Llegar a fin de mes se presenta como una quimera para la inmensa mayoría de las familias, que ven cómo el paro y la mala situación de la economía en general son una pesada losa para sus finanzas. La inmensa mayoría ve en el desempleo el gran freno a sus proyectos y a los del país, y reconoce que ni consume hoy ni consumirá el año que viene.
Julio Díaz de Alda - Colpisa, 5 de diciembre 2011.
Ese es el panorama que dibuja el Indicador de Confianza del Consumidor que, por primera vez, realiza el Centro de Investigaciones Sociológicas (CIS). El trabajo revela una ligera mejora en los ratios globales de confianza sobre el presente y el futuro ecomómico, pero sus entresijos dejan bien claro el mal momento que atraviesan los hogares.
Y es que a la hora de describir la situación familiar, el 40,5% de los encuestados reconocde que llega “justo” a final de mes. A ese porcentaje se suma otro 14,2% que reconoce dificultades para cuadrar las cuentas, por lo que se ve obligado a echar mano de los pocos o muchos ahorros que existan en casa, y otro 6,6% que, directamente, se ve en la obligación de endeudarse aún más para solventar la papeleta.

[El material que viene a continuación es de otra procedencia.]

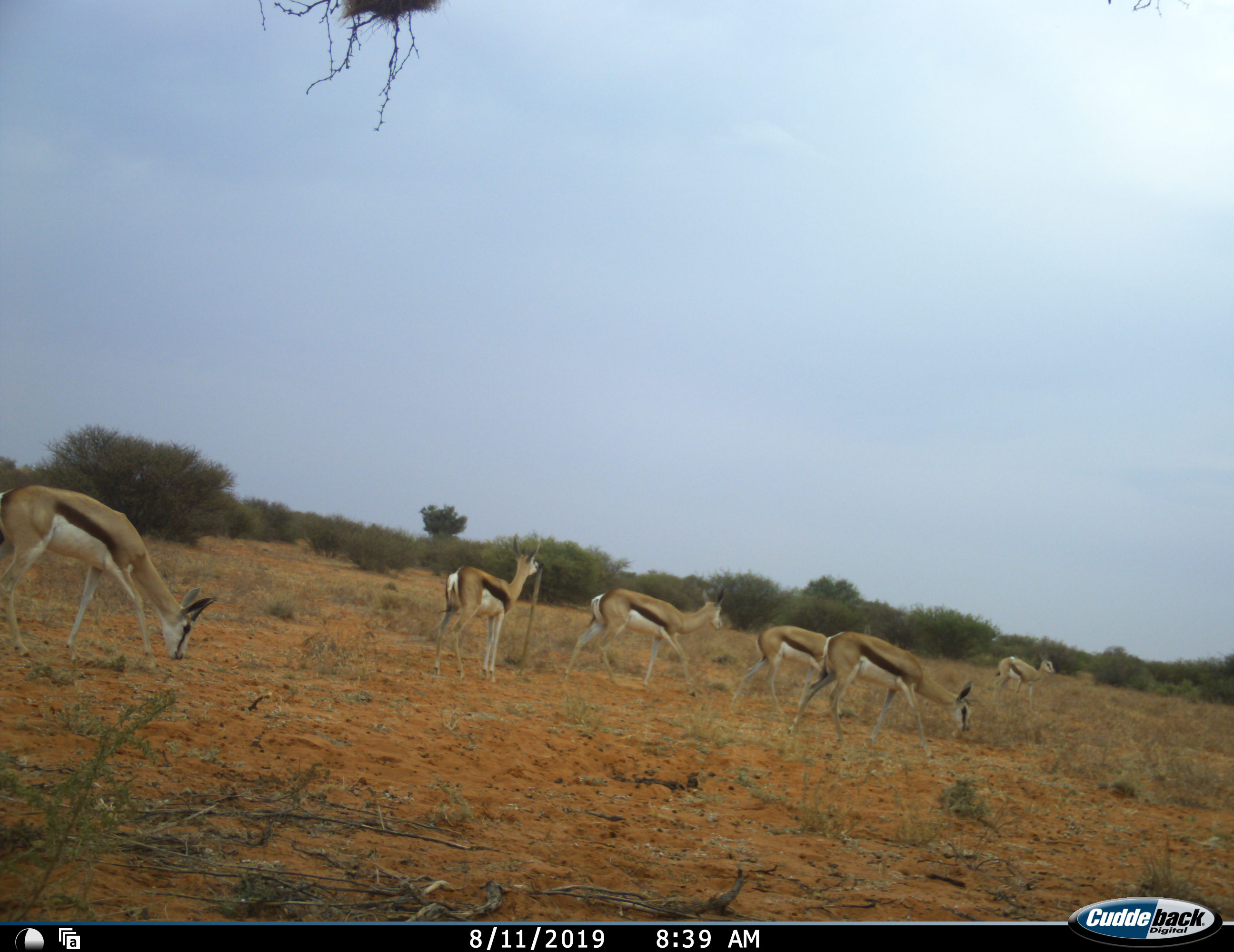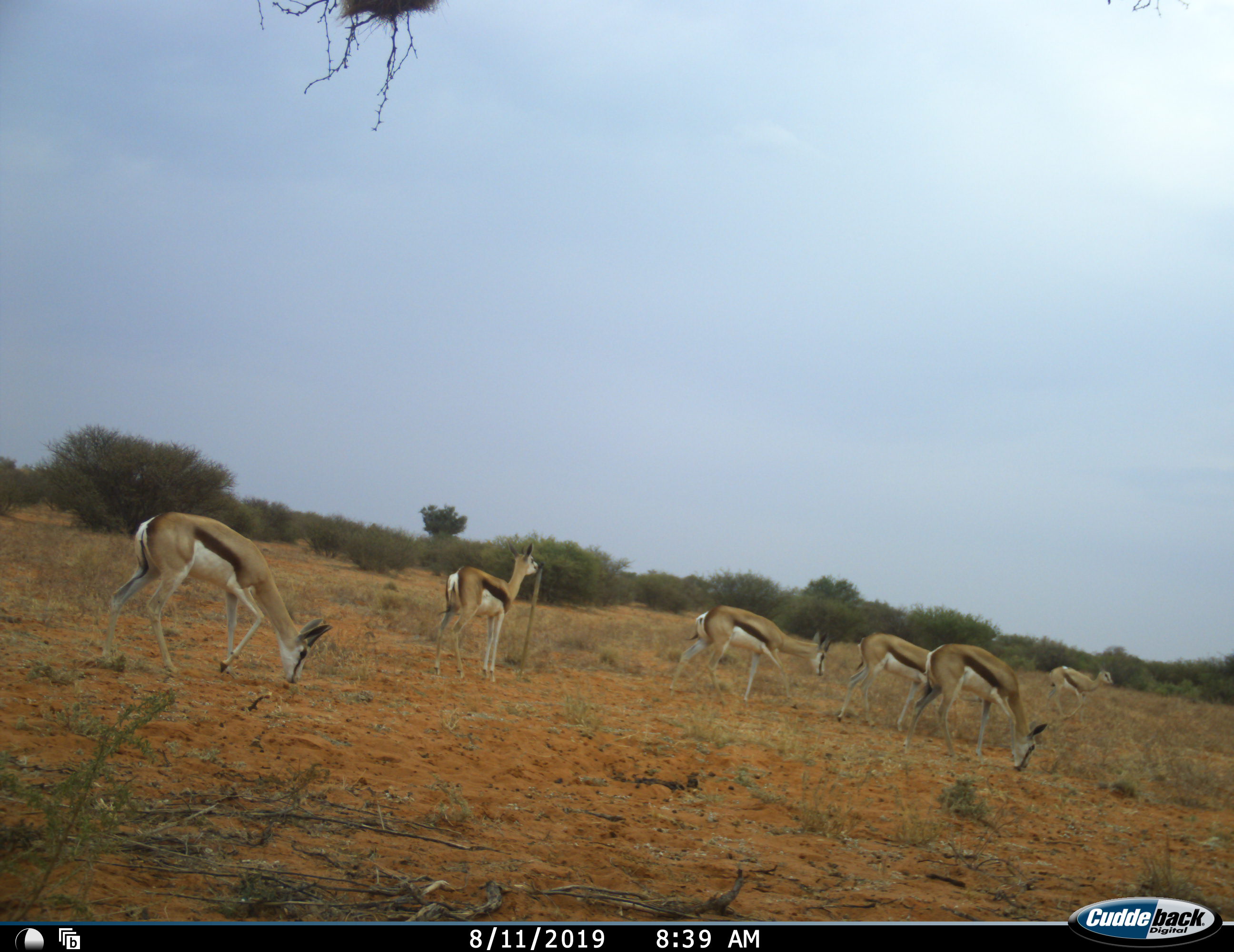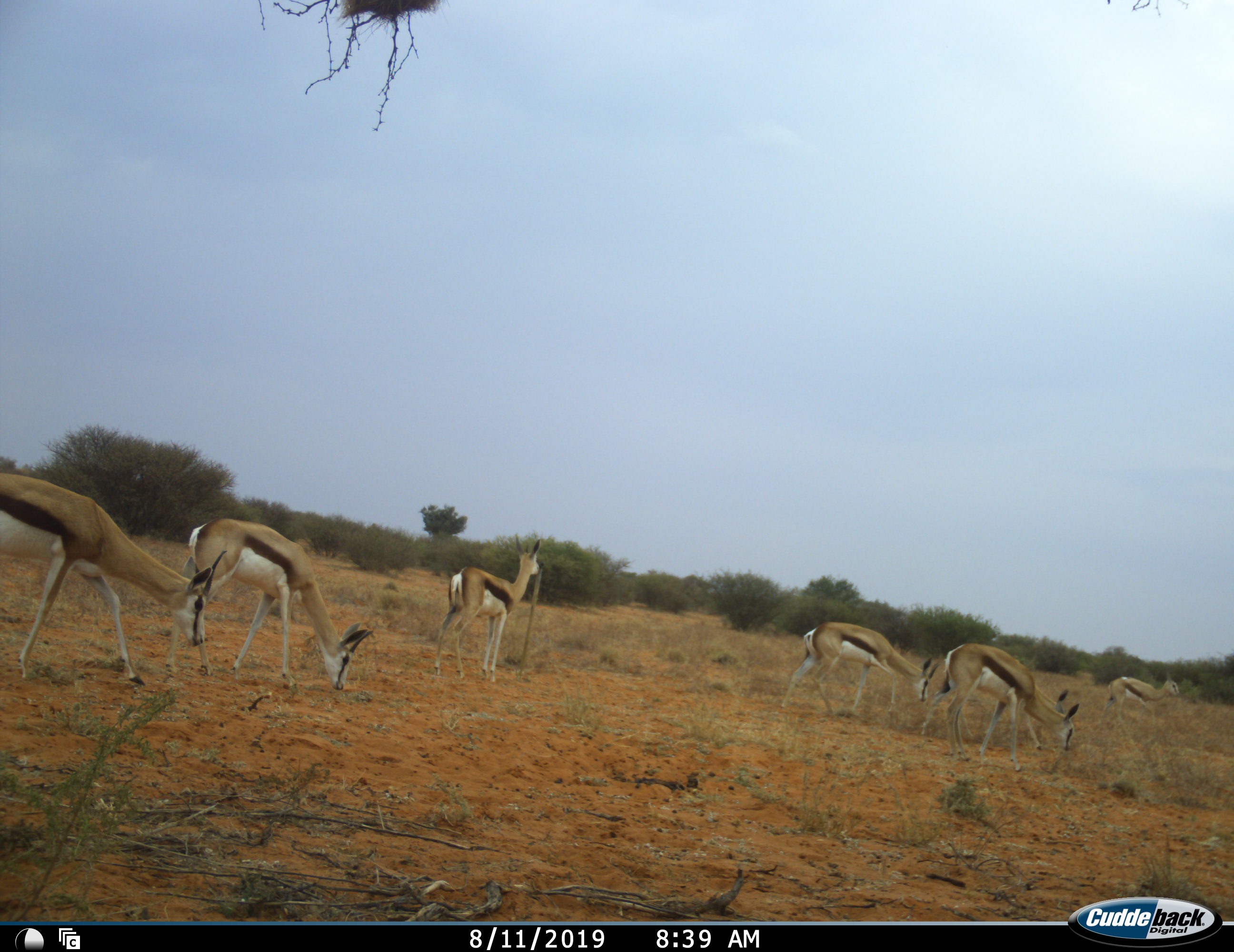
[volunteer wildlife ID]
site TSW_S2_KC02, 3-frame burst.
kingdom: Animalia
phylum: Chordata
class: Mammalia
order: Artiodactyla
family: Bovidae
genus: Antidorcas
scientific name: Antidorcas marsupialis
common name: springbok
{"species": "springbok (Antidorcas marsupialis)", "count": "7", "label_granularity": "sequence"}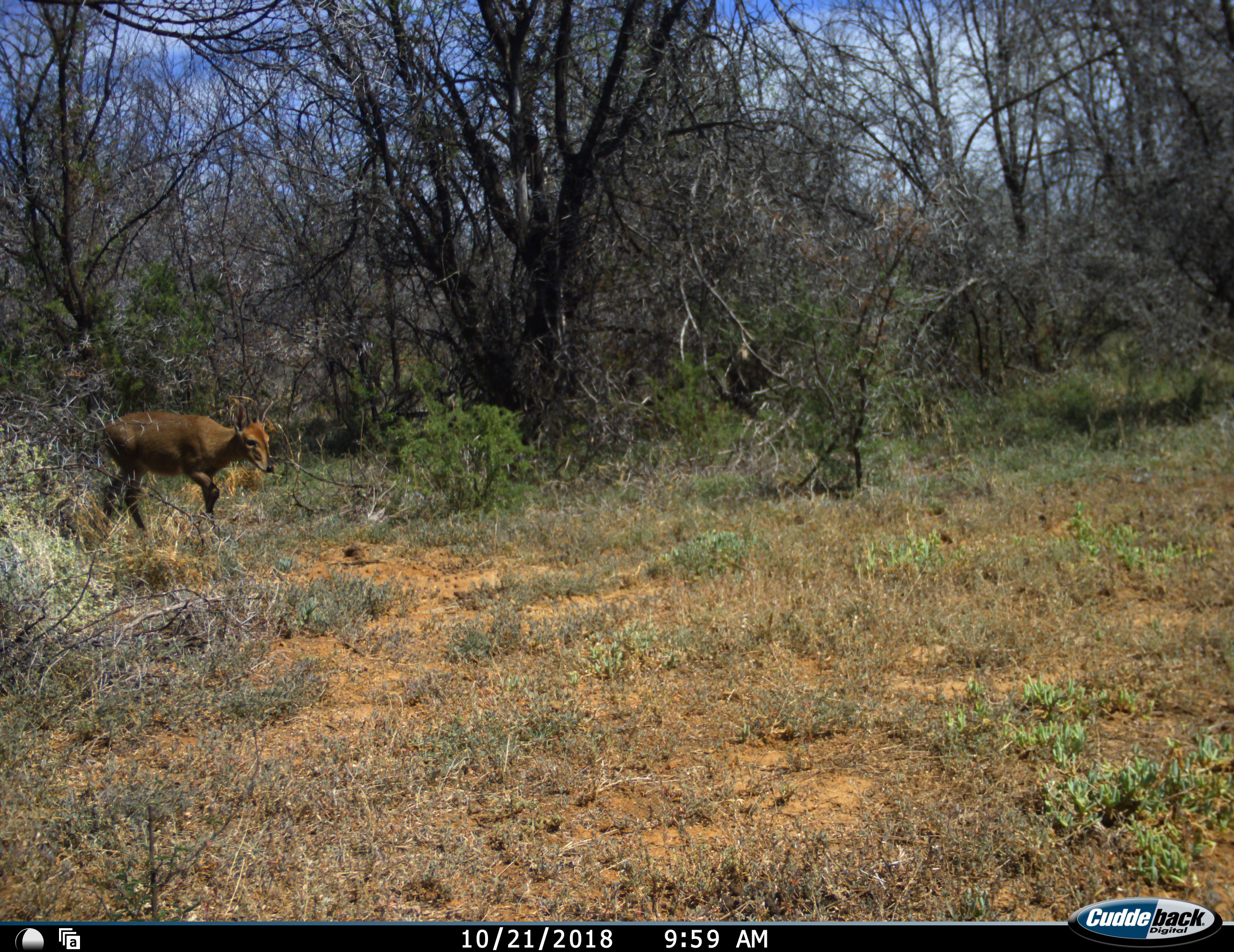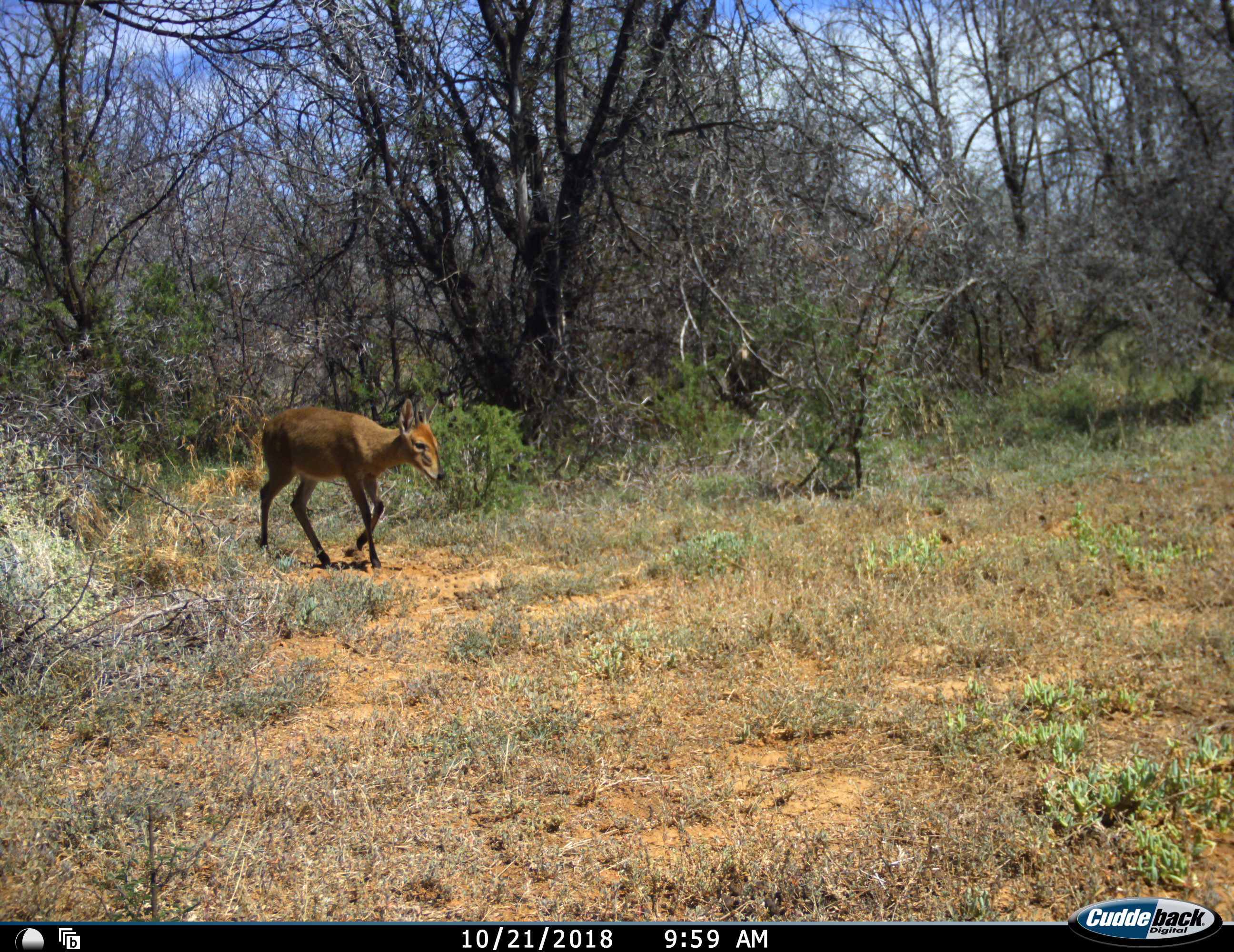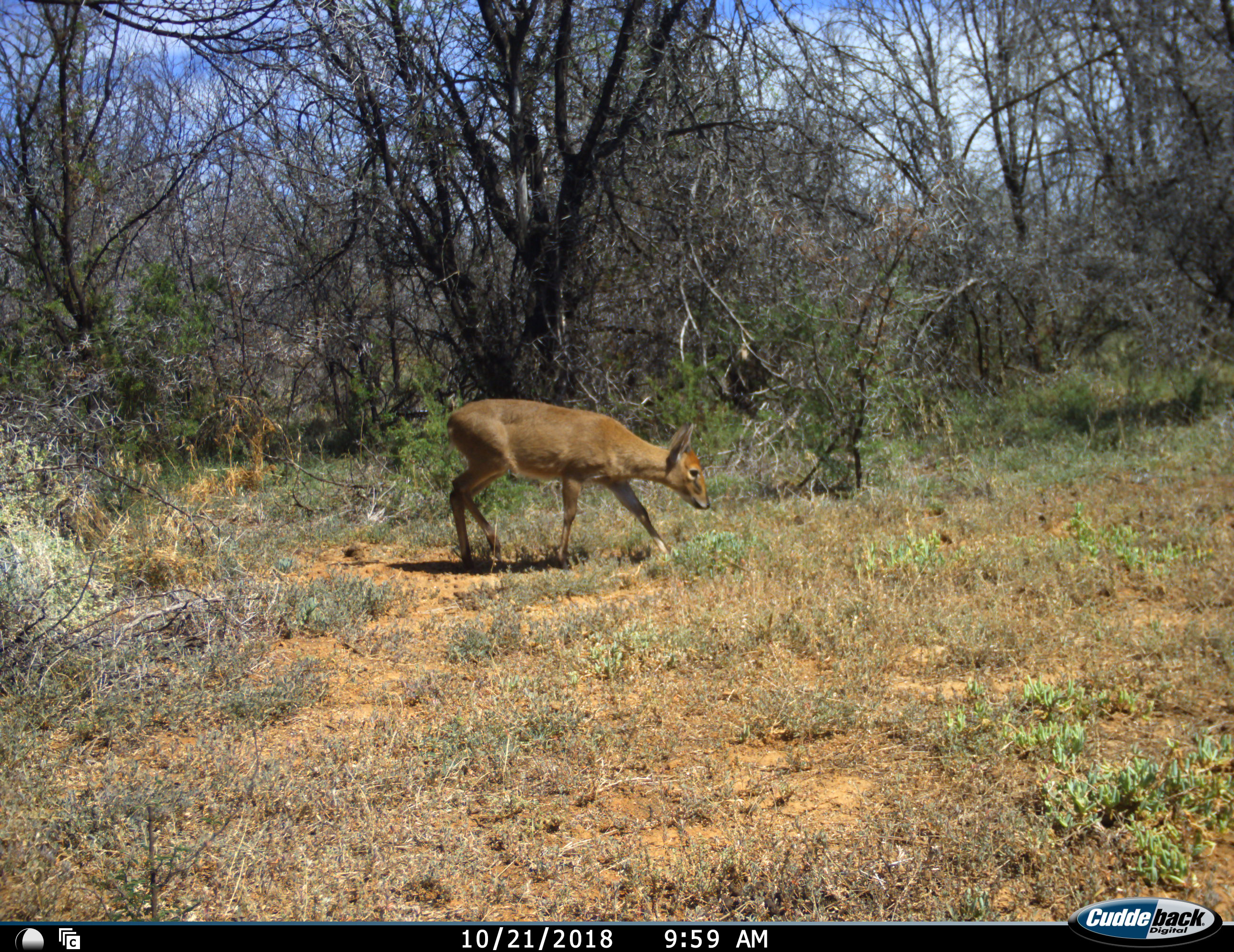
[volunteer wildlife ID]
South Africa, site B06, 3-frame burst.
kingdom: Animalia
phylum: Chordata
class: Mammalia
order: Artiodactyla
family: Bovidae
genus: Sylvicapra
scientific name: Sylvicapra grimmia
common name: common grey duiker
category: duikercommongrey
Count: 1.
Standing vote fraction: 0%.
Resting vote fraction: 0%.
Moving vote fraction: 100%.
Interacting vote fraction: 0%.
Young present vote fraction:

En definitiva, el 61,3% lo tiene complicado para saldar el balance mensual. Un grupo que contrasta con el 34,5% que dice poder ahorrar un poco y el afortunado 4,3% que asegura que a final de mes le queda un remanente de “bastante dinero”. Y es que nueve de cada diez tiene claro que su situación es igual o peor que hace un año.
De cada al futuro, aparece el optimismo: el 44% cree que seguirá igual dentro de seis meses y un 24% opina que estará mejor, el mismo porcentaje que opta por lo contrario y vaticina que le irá peor. Entre los optimistas, la razón para la alegría está siempre ligada al empleo; bien porque uno de los miembros de la familia encoentrará trabajo bien por una subida de sueldo. Los pesimistas optan por el negro como color vital por el alza de los precios o por una caída de los ingresos esperados a causa, una vez más, del paro.
Lo que no deja margen para la alegría es el consumo, antaño uno de los motores de la economía nacional. Entre el 74% y el 93% de los encuestados afirma no haber comprado en el último medio año consumibles como coches, muebles o electrodomésticos. ¿Y los comprarán en 2012? La respuesta es abrumadora: un 87,3% cree que realizará el mismo nivel de compras o inferior.
La cola del paro es el fantasma más temido. El 71,7% de los ciudadanos consultados tiene algún familiar o conocido en el paro. Y el 70% asegura que encontrar un empleo es hoy más difícil que hace un año. Con esos mimbres, ahorrar es también complicado: solo uno de cada diez cree que lo conseguirá durante el 2012.
El trabajo del CIS, basado en una encuesta a 1.000 personas realizada entre los pasados días 21 y 24 de noviembre, justo después de las elecciones generales, apunta a nuevas subidas de precios de bienes y servicios. Más inflación. Casi la mitad de los ciudadanos (el 49,1%) cree que el IPC subirá el próximo año, y el 35,4% calcula que se mantendrá igual (3%). Solo un 8,3% opta por un abaratamiento de la vida.
Los tipos de interés, la cadena que ata a buena parte de las familias a través de su hipoteca, tampoco permiten alegrías: el 40% cuenta con una subida de tipos y el 35,3%, con un estancamiento. Hoy el precio oficial del dinero en la eurozona está en el 1,25%, aunque crece la presión al Banco Central Europeo (BCE) para que baje esa referencia. Quizá como consecuencia de esa visión sobre el coste de los créditos, el 95,4% de los consultados declara que no tiene planes de comprarse una vivienda a lo largo del próximo ejercicio. Aquí, la sequía del crédito que imponen las entidades financieras también tiene mucho que ver.